_BRANO DA LEGGERE_:
○ ○ ○ ○
Dionigi di Alicarnasso si soffermò anche su una leggenda sulla fondazione di Lavinio: in una foresta vicina la città divampò un incendio, alimentato da un lupo e un’aquila,  che ebbero poi la meglio, mentre una volpe tentò di spegnerlo.

 

Mezenzio è definito innanzitutto “generale degli Etruschi” e si può quindi supporre che egli non sarebbe stato re. Plutarco nella sua opera Questioni romane riportò, sotto forma di domanda, come Mezenzio offrì la pace a Enea, a condizione che quest’ultimo offrisse all’Etrusco il vino prodotto nell’anno in corso. Il rifiuto dell’esule troiano fece scaturire la guerra e Mezenzio promise al suo popolo di impadronirsi del vino richiesto ma non ottenuto; al termine del conflitto Enea consacrò il vino agli dei, offrendolo al tempio di Venere, quindi forse collegandolo alla festività della Vinalia di agosto.

 

Per concludere, va innanzitutto ricordato come in varie civiltà del mondo antico 0 come nelle popolazioni della Persia, di Sparta e di Cartagine – era diffusa la richiesta di beni come tributi. L’informazione secondo la quale Mezenzio richieste il vino in cambio dell’aiuto ai Rutuli può quindi essere una per così dire eco del passato, sebbene non propria di Roma.
○ ○ ○ ○
_CONTENUTO DEI DATI_:
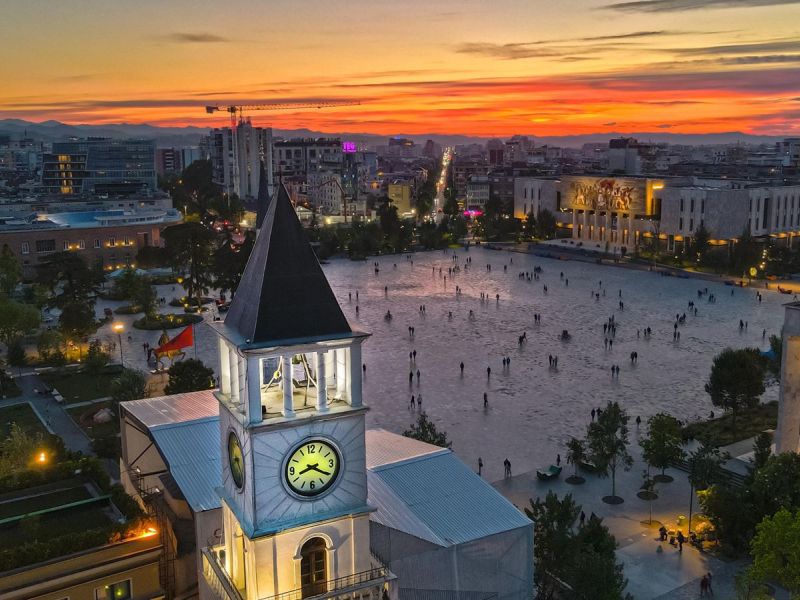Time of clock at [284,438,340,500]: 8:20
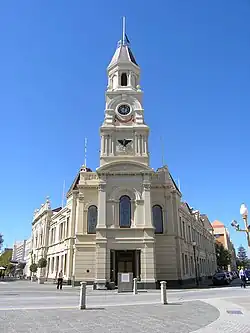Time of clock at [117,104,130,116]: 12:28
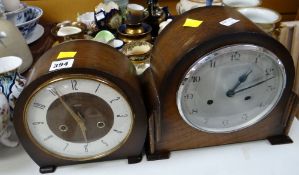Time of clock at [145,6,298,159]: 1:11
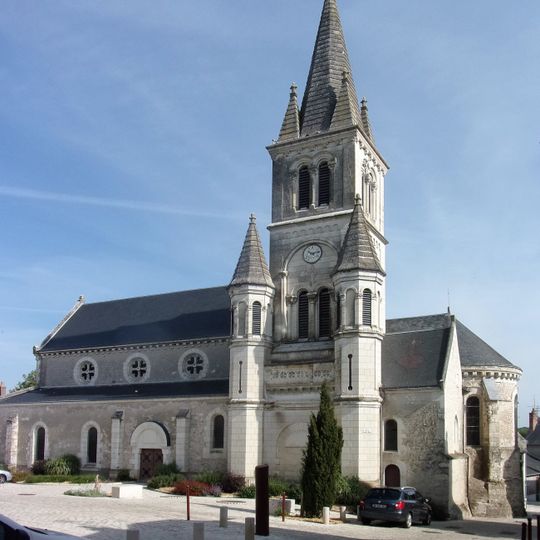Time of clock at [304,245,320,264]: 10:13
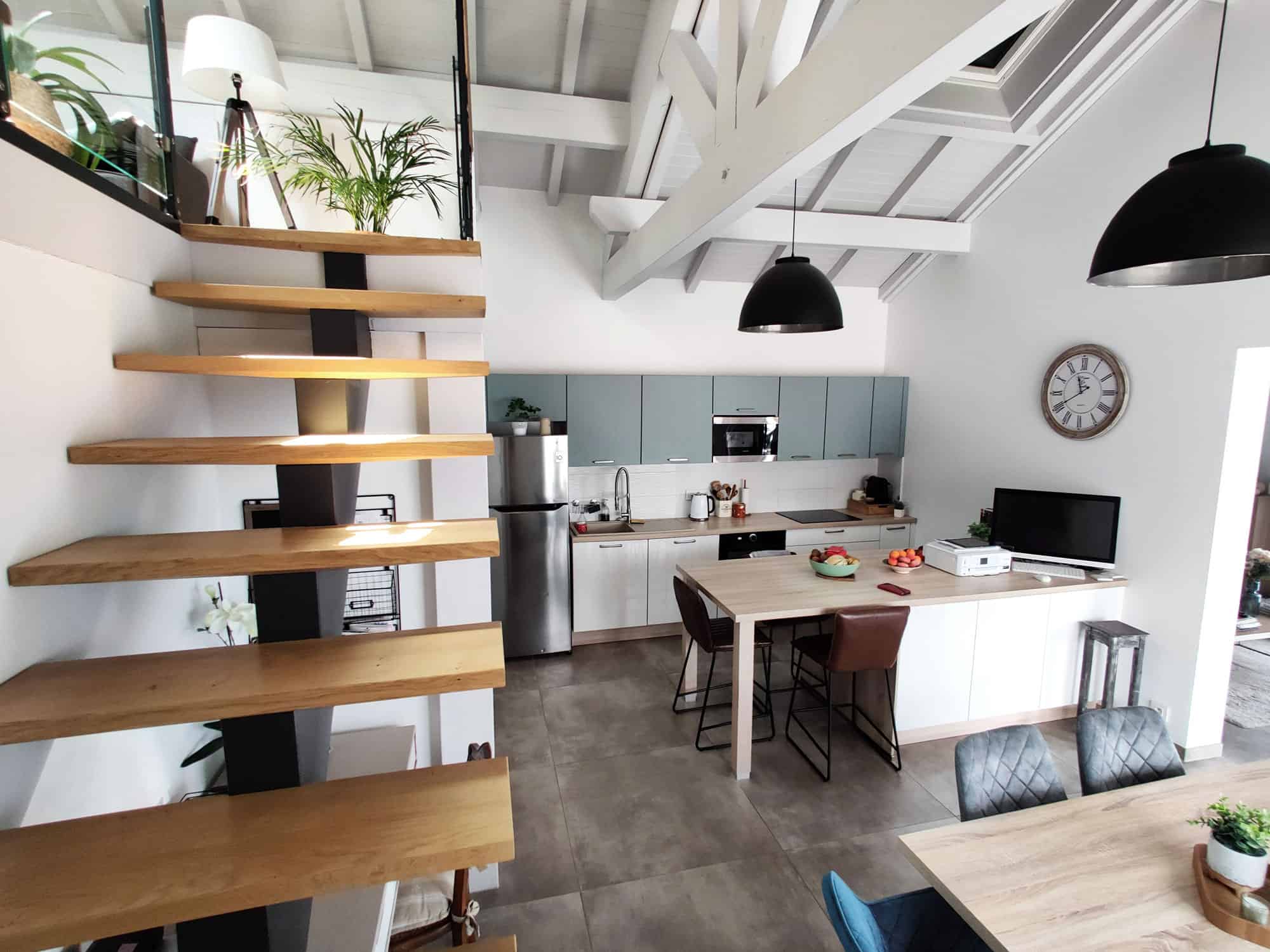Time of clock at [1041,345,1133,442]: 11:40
○ ○ ○ ○
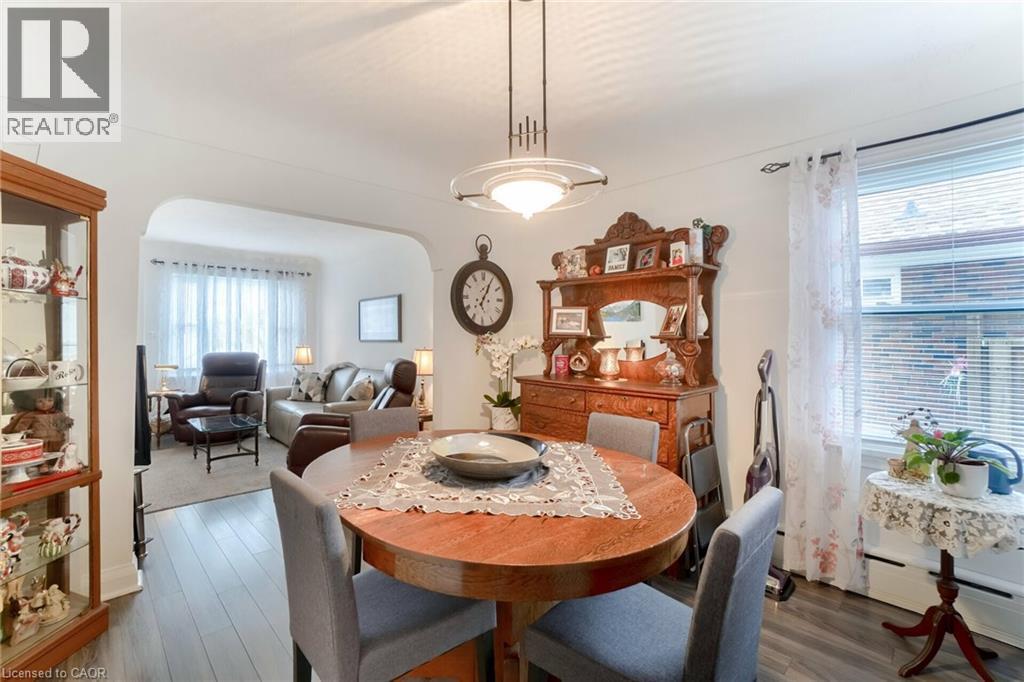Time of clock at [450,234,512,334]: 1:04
○ ○ ○ ○
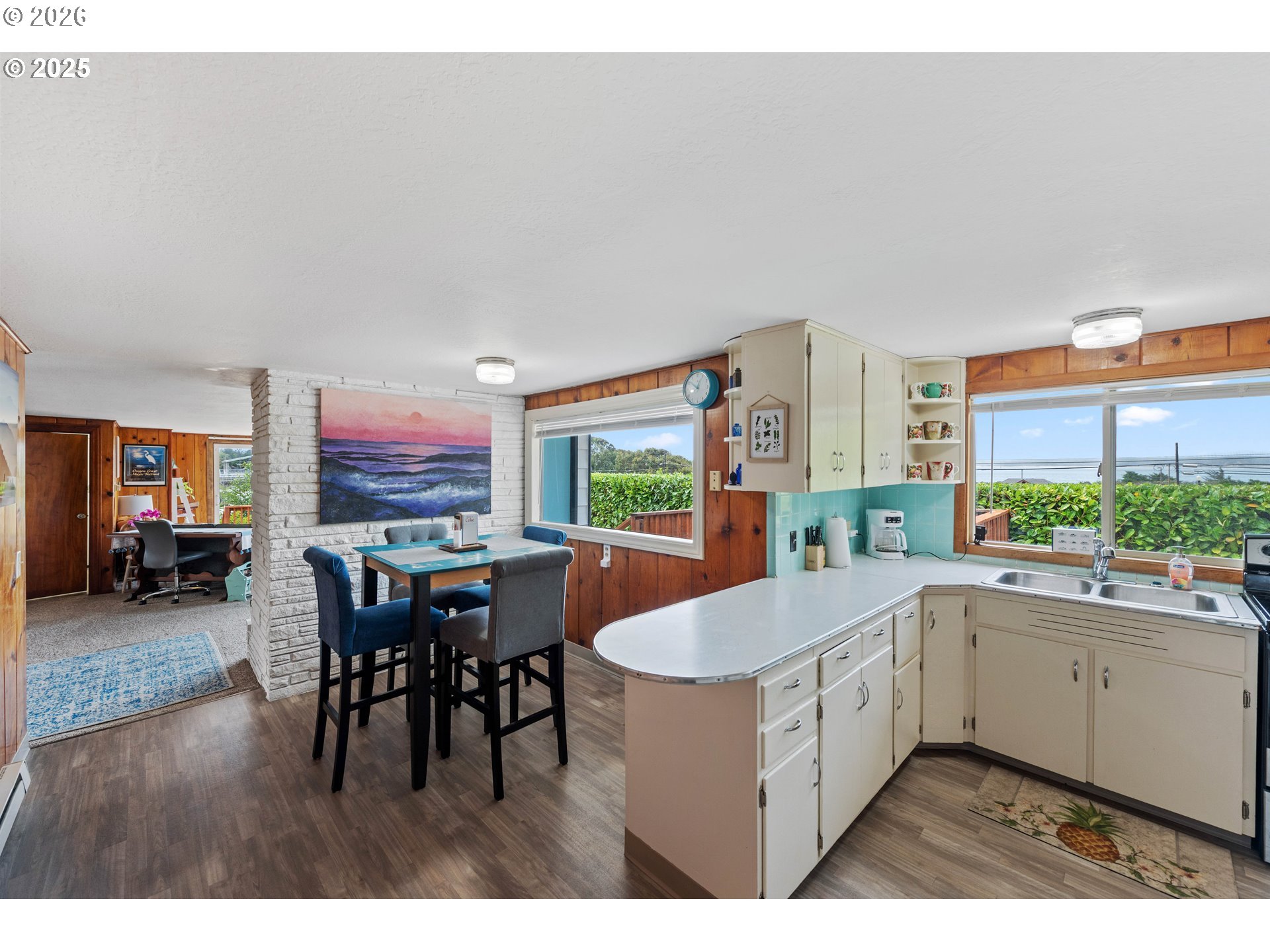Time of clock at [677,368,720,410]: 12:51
○ ○ ○ ○
_ESERCIZI DA SVOLGERE_:
- A) Rispondi alle seguenti domande sul brano da leggere relativo a Mezenzio.
(i) Nella leggenda sulla fondazione di Lavinio, quali animali alimentarono l'incendio?
(ii) Secondo le Questioni romane di Plutarco, a quale condizione Mezenzio offrì la pace a Enea?
(iii) Quali popolazioni sono citate come esempi di civiltà in cui era diffusa la richiesta di beni come tributi?
- B) Prosegui il brano su Mezenzio ed Enea a partire dall'ultima frase riportata.

_SOLUZIONI DEGLI ESERCIZI_:
- A)
(i) Un lupo e un'aquila.
(ii) Che Enea gli offrisse il vino prodotto nell'anno in corso.
(iii) Le popolazioni della Persia, di Sparta e di Cartagine.

- B)
Catone, come si è visto, fu infatti il primo a riportare una simile richiesta e lo stesso Catone visse in quell’età repubblicana durante la quale Roma combatté quelle guerre puniche contro la Cartagine dove erano in uso quei tributi affini a quanto riportato dal medesimo autore.

 

Il personaggio Mesenzio o Mezenzio è apparso nella letteratura romana – per lo più nelle opere storiche – secoli dopo la sua ipotetica vita e, in base alle attuali conoscenze, si può dubitare di una sua realtà storica. Tuttavia è stato rinvenuto a Caere un vaso risalente al secondo quarto del VII secolo a.C. che riporta una iscrizione etrusca in cui sono si legge “mi Laucies Mezenties”, traducibile con “Io sono Lucio Mezenzio”.

 

Ciò significa che è effettivamente esistito un Mezenzio originario o quantomeno vissuto in età adulta a Caere, ma questi non deve essere identificato con il Mezenzio della letteratura presa in considerazione poiché vissuto circa cinque secoli dopo. Il personaggio di Mezenzio potrebbe invece avere un significato politico in cui rappresenterebbe la monarchia assoluta e la teocrazia dei popoli confinati a quello romano, mentre quest’ultimo era alla ricerca della libertà.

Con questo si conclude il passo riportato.